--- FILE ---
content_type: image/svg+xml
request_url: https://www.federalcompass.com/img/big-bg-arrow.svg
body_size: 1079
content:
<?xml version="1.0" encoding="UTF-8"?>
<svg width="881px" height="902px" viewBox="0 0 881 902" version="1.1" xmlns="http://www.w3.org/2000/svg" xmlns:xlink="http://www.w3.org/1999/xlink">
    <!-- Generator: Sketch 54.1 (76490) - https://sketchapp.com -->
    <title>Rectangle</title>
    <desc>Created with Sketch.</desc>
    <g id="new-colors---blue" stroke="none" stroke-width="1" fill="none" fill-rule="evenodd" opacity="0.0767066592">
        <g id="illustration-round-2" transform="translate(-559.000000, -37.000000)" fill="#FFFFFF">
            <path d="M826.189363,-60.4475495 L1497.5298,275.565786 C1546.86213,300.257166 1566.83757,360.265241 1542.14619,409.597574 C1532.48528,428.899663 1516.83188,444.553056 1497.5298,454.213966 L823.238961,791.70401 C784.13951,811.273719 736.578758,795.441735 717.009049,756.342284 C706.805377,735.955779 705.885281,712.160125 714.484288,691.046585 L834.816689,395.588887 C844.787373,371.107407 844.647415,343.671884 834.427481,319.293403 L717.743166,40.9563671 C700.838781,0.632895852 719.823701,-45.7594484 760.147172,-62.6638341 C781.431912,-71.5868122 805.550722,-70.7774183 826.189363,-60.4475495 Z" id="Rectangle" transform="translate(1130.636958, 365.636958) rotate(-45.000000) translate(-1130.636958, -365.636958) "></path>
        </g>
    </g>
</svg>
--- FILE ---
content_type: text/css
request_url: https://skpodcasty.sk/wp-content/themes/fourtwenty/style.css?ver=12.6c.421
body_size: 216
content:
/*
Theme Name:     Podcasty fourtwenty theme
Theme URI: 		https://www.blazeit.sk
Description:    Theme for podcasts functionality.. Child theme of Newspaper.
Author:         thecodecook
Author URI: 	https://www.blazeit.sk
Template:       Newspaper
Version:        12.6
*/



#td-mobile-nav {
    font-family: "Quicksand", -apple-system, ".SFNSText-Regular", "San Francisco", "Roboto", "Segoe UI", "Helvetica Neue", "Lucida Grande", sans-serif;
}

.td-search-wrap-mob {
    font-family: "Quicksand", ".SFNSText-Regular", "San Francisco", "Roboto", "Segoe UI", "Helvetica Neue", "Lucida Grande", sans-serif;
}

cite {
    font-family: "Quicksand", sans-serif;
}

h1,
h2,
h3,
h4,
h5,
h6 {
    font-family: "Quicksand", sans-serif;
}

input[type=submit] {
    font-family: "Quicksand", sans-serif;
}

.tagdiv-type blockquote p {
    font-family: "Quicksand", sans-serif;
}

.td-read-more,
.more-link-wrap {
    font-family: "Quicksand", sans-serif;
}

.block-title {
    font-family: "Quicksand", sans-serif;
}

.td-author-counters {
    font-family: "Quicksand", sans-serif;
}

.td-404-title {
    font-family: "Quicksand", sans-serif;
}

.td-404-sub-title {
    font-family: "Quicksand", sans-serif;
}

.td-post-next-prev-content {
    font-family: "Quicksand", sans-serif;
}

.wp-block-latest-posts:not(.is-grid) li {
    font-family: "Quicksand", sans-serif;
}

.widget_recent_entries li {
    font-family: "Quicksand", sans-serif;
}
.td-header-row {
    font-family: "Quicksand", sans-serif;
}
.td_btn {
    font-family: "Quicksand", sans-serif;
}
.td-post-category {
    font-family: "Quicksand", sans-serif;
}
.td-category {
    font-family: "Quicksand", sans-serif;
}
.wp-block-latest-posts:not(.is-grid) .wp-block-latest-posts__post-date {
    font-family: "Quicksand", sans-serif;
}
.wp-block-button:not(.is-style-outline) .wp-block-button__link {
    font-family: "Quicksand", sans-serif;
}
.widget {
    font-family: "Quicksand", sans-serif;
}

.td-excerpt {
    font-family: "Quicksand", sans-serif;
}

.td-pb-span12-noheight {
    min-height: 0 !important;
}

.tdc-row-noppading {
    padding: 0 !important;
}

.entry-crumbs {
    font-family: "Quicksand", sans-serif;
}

...

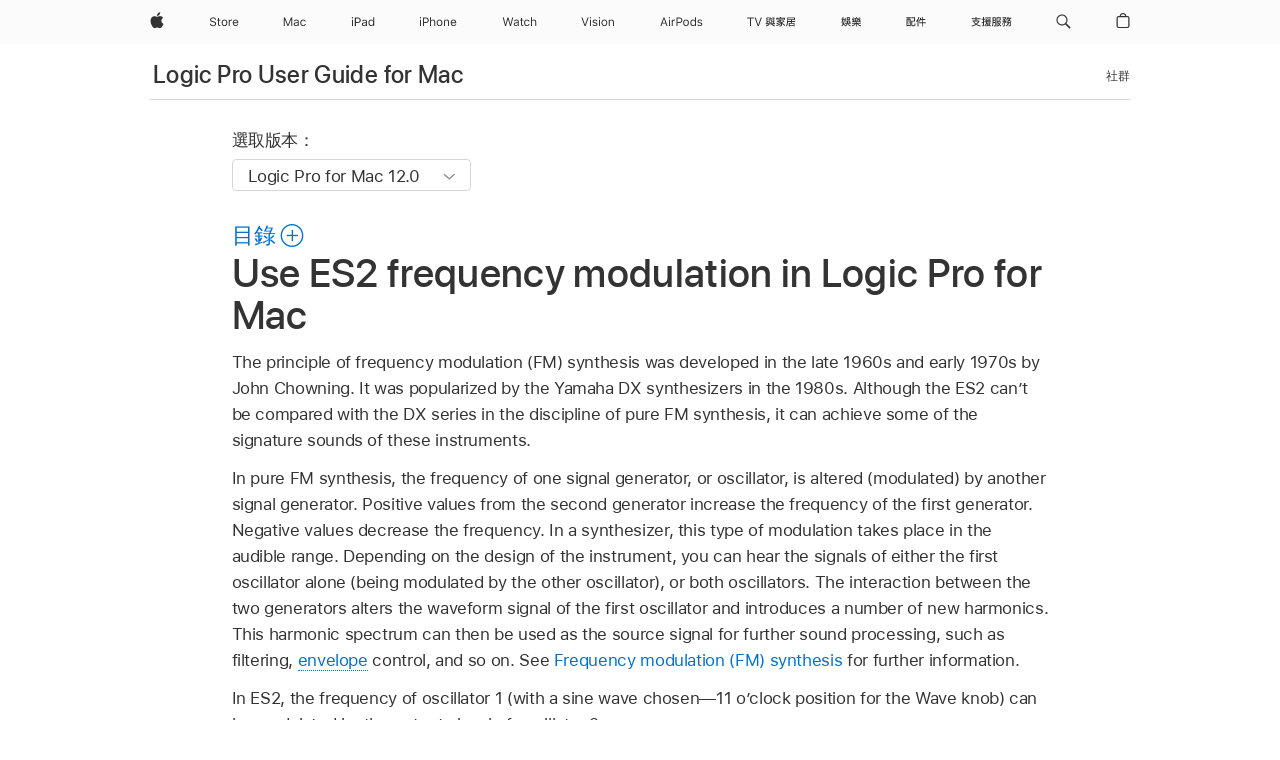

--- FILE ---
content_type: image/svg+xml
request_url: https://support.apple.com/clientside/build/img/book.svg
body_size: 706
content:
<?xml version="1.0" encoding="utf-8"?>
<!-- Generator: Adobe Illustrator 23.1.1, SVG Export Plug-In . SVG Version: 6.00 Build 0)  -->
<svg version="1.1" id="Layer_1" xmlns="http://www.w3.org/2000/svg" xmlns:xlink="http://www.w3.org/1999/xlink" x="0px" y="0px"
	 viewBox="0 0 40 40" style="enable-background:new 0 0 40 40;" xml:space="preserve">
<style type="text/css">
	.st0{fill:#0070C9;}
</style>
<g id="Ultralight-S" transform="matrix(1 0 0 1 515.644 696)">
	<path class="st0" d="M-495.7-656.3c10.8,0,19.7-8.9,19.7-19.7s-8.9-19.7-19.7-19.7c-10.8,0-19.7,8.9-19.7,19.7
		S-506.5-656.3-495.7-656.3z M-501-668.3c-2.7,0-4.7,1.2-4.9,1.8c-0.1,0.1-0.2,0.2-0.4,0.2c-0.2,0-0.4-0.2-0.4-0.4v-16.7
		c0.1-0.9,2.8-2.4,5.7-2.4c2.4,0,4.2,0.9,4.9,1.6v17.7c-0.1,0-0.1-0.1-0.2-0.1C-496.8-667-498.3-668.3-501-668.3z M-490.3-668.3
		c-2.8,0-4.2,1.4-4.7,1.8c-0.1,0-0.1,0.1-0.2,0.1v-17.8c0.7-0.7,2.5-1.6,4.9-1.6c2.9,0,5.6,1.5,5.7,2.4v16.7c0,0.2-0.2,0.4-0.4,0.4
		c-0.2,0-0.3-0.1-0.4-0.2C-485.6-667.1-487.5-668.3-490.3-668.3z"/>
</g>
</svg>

--

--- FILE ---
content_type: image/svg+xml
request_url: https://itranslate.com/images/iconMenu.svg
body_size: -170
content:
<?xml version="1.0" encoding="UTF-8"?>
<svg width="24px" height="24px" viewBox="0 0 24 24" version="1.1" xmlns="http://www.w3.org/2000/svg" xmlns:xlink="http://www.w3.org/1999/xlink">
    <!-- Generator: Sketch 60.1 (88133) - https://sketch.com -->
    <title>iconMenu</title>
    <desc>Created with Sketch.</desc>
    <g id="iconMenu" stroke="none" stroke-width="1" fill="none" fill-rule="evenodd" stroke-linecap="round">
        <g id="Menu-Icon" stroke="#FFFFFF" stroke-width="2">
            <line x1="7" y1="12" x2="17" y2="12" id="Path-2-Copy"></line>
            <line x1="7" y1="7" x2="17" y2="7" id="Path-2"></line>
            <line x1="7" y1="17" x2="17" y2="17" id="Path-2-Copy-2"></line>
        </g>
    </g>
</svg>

● ACTIVITY
Where a line of the entries contains the word "https", copy that line.

● EXERCISE OUTPUT
request_url: https://www.federalcompass.com/img/big-bg-arrow.svg
    <!-- Generator: Sketch 54.1 (76490) - https://sketchapp.com -->
request_url: https://skpodcasty.sk/wp-content/themes/fourtwenty/style.css?ver=12.6c.421
Theme URI: 		https://www.blazeit.sk
Author URI: 	https://www.blazeit.sk
request_url: https://support.apple.com/clientside/build/img/book.svg
request_url: https://itranslate.com/images/iconMenu.svg
    <!-- Generator: Sketch 60.1 (88133) - https://sketch.com -->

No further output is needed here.